Your instructions: Return only the line that contains "Given the options" and each line after it, through the last line of the data below, copied exactly.

'''

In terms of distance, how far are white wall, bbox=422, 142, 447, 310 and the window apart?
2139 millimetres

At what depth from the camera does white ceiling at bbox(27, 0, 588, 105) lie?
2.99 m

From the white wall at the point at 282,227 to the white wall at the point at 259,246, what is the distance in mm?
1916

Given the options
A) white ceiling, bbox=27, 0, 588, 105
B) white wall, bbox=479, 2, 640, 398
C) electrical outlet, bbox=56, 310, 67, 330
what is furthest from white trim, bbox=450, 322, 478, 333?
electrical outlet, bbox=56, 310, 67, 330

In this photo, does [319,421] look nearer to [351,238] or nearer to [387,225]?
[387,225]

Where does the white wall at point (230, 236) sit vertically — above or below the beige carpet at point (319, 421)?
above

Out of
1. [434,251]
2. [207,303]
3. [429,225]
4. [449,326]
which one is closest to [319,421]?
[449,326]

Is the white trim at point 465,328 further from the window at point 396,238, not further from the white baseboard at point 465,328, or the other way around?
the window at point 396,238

'''

Final result:
Given the options
A) white ceiling, bbox=27, 0, 588, 105
B) white wall, bbox=479, 2, 640, 398
C) electrical outlet, bbox=56, 310, 67, 330
what is furthest from white trim, bbox=450, 322, 478, 333?
electrical outlet, bbox=56, 310, 67, 330

In this photo, does [319,421] look nearer to [351,238] or nearer to [387,225]?
[387,225]

Where does the white wall at point (230, 236) sit vertically — above or below the beige carpet at point (319, 421)?
above

Out of
1. [434,251]
2. [207,303]
3. [429,225]
4. [449,326]
which one is closest to [319,421]?
[449,326]

Is the white trim at point 465,328 further from the window at point 396,238, not further from the white baseboard at point 465,328, or the other way around?
the window at point 396,238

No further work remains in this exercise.